Niestety zaraz po momencie wyparcia, chwili zastanowienia, krótkiej depresji i ostatecznie krzyku rozpaczy przyszło nam zmierzyć się z rzeczywistością, która okazała się być dużo bardziej brutalna niż nam się dotychczas wydawało. Kuraś od przyszłego sezonu  będzie bronił barw Resovii. Postanowiłyśmy jednak nie wypominać Bartkowi przeszłości i spróbować jakoś się z tym pogodzić. Prawdą jest, że mogłyśmy się tego spodziewać, co więcej, starałyśmy się wybić Kypkowi ten pomysł z głowy, ale jakoś dalej nie potrafimy wyobrazić sobie Bartka w koszulce Resovii. Oczywiście zarówno klub jak i Kurka bardzo lubimy, aczkolwiek wydaje nam się, że ani on nie pasuje do Asseco. ani Asseco nie pasuje do niego.

Ale może ta mieszanka nie okaże się wybuchowa?


Głośne przejście jednego z najlepszych przyjmujących świata nie może nam całkowicie przyćmić innych równie interesujących transferów. Otóż do Rzeszowa przychodzi z wypożyczenia bardzo młody i bardzo utalentowany Alek Śliwka, którego szanse na karierę pokroju Michała Winiarskiego czy Michała Kubiaka oceniałyśmy już wcześniej. Nie chcemy być złośliwe ale ktoś kwadratu dla rezerwowych w rzeszowskiej hali po odejściu Buszka pilnować musi. Obawiamy się, że ten młody i bez wątpienia ambitny zawodnik przy takich gwiazdach jak Niko Penchev czy Bartek Kurek będzie niestety odstawiany na drugi plan.

I mówiąc jeszcze o największych polskich klubach należy wspomnieć o jednym z najlepszych ruchów ostatnich lat bełchatowskich prezesów. Pożegnanie Ferdinand Tille. My Ferdinanda bardzo lubimy, ale umiejętności w naszej rodzimej PlusLidze są nie mniej ważne niż sympatia. Wierzymy, że ten jeszcze dosyć młody zawodnik nabierze doświadczenia i kiedyś ze zdwojoną siłą wróci na polskie parkiety. Na jego miejsce jeszcze nikt oficjalnie nie przybył, ale liczymy na hit pokroju Bartka w Resovii, chociaż ze smutkiem przyjęłyśmy wiadomość, że Jenia Grebennikov jednak zasili włoski klub Associazione Sportiva Volley Lube, który swoją nazwę zmienia zdecydowanie zbyt często, ponieważ my musimy na nowo się jej uczyć kasując jednocześnie poprzednią z głowy.

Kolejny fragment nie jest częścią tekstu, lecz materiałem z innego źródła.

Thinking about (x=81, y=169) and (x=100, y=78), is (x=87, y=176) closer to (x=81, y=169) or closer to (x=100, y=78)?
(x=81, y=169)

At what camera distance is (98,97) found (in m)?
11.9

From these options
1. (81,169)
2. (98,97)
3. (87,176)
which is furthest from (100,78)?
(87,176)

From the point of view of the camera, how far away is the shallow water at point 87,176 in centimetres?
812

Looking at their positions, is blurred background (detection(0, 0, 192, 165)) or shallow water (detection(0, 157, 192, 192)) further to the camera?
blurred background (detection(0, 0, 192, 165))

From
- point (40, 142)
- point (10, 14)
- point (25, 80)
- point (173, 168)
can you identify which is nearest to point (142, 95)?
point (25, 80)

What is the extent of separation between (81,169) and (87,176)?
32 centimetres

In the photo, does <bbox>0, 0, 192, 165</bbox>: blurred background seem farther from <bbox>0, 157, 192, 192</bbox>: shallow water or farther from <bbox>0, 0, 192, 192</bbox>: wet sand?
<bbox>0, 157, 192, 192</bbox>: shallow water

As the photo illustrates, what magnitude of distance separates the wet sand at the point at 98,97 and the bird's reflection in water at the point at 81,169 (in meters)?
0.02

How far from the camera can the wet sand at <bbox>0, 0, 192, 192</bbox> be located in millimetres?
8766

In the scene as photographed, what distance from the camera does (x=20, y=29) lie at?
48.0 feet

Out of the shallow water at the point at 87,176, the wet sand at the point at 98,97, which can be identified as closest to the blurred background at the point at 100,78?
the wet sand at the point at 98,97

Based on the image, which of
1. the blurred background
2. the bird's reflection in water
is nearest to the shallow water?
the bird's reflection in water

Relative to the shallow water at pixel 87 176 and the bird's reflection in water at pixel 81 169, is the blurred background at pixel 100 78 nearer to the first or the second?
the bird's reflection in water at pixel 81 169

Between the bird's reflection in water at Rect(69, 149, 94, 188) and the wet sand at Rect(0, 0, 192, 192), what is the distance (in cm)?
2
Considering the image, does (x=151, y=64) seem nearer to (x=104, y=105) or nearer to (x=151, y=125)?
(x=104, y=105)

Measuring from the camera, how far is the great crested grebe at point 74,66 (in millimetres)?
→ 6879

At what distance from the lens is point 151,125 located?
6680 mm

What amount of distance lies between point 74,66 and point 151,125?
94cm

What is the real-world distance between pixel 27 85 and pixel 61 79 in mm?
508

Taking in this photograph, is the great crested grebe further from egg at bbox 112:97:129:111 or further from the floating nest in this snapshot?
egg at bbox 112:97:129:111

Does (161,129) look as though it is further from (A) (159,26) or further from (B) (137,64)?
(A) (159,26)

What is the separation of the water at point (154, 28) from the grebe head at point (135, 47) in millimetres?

Ze Skry odchodzą prawdopodobnie również Maciej Muzaj, który zdecydowanie się w Bełchatowie marnował oraz Wojtek Włodarczyk. Nie wiemy jak czuje się z tą informacją Andrzej Wrona, ale mamy przeczucie, że my czujemy się podobnie


I z pewnością przed nami jeszcze wiele zaskakujących transferów, które wymuszą u nas mniej więcej taką reakcję


 Ale jesteśmy dobrej myśli i mamy ogromną nadzieje, że już żaden klub nie będzie zmuszał nas swoimi decyzjami do zjedzenia kolejnej porcji lodów na pocieszenie


Bo nasze biodra tego najzwyczajniej w świecie nie wytrzymają.